Maybe it’s because Taylor has a clever knack of making her dramas seem like theirs. No, they don’t know what it’s like to be blindsided at the VMA’s by Kanye West. But they have had an embarrassing moment at school that felt just as crushing. No, they haven’t wound up in a public feud with former pal Katy Perry, but they do know what it’s like to be disappointed by a friend. No, they haven’t, as a result of relentless media harassment and constant character assassinations, had to spend a year incognito. But at some point they’ve all wanted to hide away when the world gets too much. We all get that one.

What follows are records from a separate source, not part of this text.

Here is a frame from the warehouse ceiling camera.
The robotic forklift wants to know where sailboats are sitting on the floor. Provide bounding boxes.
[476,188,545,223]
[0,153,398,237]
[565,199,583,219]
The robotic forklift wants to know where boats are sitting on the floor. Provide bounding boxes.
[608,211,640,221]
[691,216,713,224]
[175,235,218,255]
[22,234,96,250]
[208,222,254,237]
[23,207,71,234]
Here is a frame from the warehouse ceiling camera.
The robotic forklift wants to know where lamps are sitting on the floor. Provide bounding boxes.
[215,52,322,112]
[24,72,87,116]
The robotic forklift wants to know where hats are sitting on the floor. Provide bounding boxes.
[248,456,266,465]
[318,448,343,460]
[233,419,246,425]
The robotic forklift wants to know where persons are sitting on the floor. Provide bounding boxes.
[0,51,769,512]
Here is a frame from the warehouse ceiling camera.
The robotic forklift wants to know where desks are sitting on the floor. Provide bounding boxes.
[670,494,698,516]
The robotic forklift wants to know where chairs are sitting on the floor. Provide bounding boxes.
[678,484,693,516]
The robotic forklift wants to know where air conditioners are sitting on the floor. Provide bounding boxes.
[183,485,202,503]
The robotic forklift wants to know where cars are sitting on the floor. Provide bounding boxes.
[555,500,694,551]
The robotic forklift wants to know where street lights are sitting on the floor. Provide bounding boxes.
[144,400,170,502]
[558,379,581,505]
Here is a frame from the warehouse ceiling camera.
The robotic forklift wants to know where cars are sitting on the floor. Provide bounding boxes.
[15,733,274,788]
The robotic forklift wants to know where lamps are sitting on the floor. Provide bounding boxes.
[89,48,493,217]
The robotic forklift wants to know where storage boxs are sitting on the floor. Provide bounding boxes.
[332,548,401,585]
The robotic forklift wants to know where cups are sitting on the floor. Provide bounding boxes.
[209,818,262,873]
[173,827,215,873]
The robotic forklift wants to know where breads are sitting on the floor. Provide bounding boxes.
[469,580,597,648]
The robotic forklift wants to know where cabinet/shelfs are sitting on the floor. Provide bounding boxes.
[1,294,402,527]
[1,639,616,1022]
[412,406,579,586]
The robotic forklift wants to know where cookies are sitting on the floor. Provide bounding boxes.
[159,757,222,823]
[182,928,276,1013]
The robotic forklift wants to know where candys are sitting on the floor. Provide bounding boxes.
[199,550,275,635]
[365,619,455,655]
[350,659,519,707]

But here’s the part that is so upsetting right now for her loyal supporters. When all that chaos was playing out, and she had to retreat from the circus and rebuild herself, she had Joe by her side. We know this because she told everyone through the lyrics of her last four albums. And while so many of her previous relationships were a free-for-all of public scrutiny, this one was private and personal and seemingly… normal. Just a couple of hugely wealthy megastars going quietly about their lives like the rest of us plebs. And everyone loved that for her.
But now, the demise of this relationship can’t be blamed on the press or external forces making it impossible for a humble 40-time chart topper to have a successful private life. No, this one’s come a cropper because of the protagonists themselves.
And what does this mean for Taylor’s ability to have a meaningful partnership? I mean let’s not get ahead of ourselves, at 33 the woman’s still got her whole life ahead of her. But she also has a hell of a hectic schedule and an existence that, we’re now sharply reminded, isn’t remotely normal in any way shape or form. What are the odds of being able to hold it down on the home front with all that stuff going on? If she does want to find a partnership that works, perhaps she needs to take a leaf out of Dolly or Oprah’s book and find a nice quiet fella of few words who is happy to stay home and do some work around the mansion while she captivates global audiences. Historically, these types have proved difficult to come by.
Or maybe Taylor will now model a different path to her young fans. Maybe she’ll demonstrate that actually being in a long-term monogamous relationship is not a prerequisite for a rich, rewarding and satisfying life. She’s already shown that she can rise from adversity with a new narrative that only makes her fans feel more connected. Surely that’s what we’ll see next. And though most of us will never know what it’s like to break up with our boyfriend and then go out and perform to 60,000 people that same night. We’ll still somehow feel that she’s just like us.